▶ [ABOUT THIS EXERCISE]:
Repeat the data in full. No line may differ from the original.

Extracted records

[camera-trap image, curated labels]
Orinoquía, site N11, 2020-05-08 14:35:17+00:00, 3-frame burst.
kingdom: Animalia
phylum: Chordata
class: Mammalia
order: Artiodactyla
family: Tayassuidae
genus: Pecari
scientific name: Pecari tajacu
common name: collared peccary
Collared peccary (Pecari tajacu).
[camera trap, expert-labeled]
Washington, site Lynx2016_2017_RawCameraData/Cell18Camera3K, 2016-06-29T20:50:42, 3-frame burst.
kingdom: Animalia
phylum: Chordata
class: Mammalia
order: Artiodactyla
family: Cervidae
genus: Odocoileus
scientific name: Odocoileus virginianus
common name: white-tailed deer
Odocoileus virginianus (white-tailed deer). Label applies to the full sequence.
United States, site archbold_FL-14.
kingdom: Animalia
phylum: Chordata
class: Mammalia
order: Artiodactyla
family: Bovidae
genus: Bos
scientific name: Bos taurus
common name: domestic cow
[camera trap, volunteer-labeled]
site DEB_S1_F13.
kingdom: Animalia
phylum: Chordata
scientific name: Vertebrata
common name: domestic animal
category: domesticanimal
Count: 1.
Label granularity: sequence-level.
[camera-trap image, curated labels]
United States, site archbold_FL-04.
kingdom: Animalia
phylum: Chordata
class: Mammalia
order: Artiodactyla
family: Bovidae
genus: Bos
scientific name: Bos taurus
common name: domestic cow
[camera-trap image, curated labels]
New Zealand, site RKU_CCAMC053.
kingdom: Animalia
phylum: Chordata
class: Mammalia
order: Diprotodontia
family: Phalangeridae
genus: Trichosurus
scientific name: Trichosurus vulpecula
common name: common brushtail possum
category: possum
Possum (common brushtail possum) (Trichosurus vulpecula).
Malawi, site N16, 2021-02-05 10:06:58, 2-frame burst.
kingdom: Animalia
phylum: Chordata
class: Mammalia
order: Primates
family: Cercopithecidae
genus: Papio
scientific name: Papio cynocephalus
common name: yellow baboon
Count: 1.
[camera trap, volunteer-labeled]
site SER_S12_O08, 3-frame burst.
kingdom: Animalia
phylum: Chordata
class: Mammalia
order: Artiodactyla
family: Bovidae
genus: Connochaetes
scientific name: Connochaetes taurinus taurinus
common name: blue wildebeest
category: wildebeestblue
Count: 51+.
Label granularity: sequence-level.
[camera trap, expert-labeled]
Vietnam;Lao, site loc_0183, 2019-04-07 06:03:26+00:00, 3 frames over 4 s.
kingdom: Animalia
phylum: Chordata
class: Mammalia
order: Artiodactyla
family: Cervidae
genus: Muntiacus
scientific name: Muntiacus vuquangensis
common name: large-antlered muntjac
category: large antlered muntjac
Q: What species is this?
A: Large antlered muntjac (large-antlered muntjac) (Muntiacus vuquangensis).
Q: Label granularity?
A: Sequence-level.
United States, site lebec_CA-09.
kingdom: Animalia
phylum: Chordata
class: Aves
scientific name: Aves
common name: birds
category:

▶ [SOLUTION TO THIS EXERCISE]:
[camera-trap image, curated labels]
Orinoquía, site N11, 2020-05-08 14:35:17+00:00, 3-frame burst.
kingdom: Animalia
phylum: Chordata
class: Mammalia
order: Artiodactyla
family: Tayassuidae
genus: Pecari
scientific name: Pecari tajacu
common name: collared peccary
Collared peccary (Pecari tajacu).
[camera trap, expert-labeled]
Washington, site Lynx2016_2017_RawCameraData/Cell18Camera3K, 2016-06-29T20:50:42, 3-frame burst.
kingdom: Animalia
phylum: Chordata
class: Mammalia
order: Artiodactyla
family: Cervidae
genus: Odocoileus
scientific name: Odocoileus virginianus
common name: white-tailed deer
Odocoileus virginianus (white-tailed deer). Label applies to the full sequence.
United States, site archbold_FL-14.
kingdom: Animalia
phylum: Chordata
class: Mammalia
order: Artiodactyla
family: Bovidae
genus: Bos
scientific name: Bos taurus
common name: domestic cow
[camera trap, volunteer-labeled]
site DEB_S1_F13.
kingdom: Animalia
phylum: Chordata
scientific name: Vertebrata
common name: domestic animal
category: domesticanimal
Count: 1.
Label granularity: sequence-level.
[camera-trap image, curated labels]
United States, site archbold_FL-04.
kingdom: Animalia
phylum: Chordata
class: Mammalia
order: Artiodactyla
family: Bovidae
genus: Bos
scientific name: Bos taurus
common name: domestic cow
[camera-trap image, curated labels]
New Zealand, site RKU_CCAMC053.
kingdom: Animalia
phylum: Chordata
class: Mammalia
order: Diprotodontia
family: Phalangeridae
genus: Trichosurus
scientific name: Trichosurus vulpecula
common name: common brushtail possum
category: possum
Possum (common brushtail possum) (Trichosurus vulpecula).
Malawi, site N16, 2021-02-05 10:06:58, 2-frame burst.
kingdom: Animalia
phylum: Chordata
class: Mammalia
order: Primates
family: Cercopithecidae
genus: Papio
scientific name: Papio cynocephalus
common name: yellow baboon
Count: 1.
[camera trap, volunteer-labeled]
site SER_S12_O08, 3-frame burst.
kingdom: Animalia
phylum: Chordata
class: Mammalia
order: Artiodactyla
family: Bovidae
genus: Connochaetes
scientific name: Connochaetes taurinus taurinus
common name: blue wildebeest
category: wildebeestblue
Count: 51+.
Label granularity: sequence-level.
[camera trap, expert-labeled]
Vietnam;Lao, site loc_0183, 2019-04-07 06:03:26+00:00, 3 frames over 4 s.
kingdom: Animalia
phylum: Chordata
class: Mammalia
order: Artiodactyla
family: Cervidae
genus: Muntiacus
scientific name: Muntiacus vuquangensis
common name: large-antlered muntjac
category: large antlered muntjac
Q: What species is this?
A: Large antlered muntjac (large-antlered muntjac) (Muntiacus vuquangensis).
Q: Label granularity?
A: Sequence-level.
United States, site lebec_CA-09.
kingdom: Animalia
phylum: Chordata
class: Aves
scientific name: Aves
common name: birds
category:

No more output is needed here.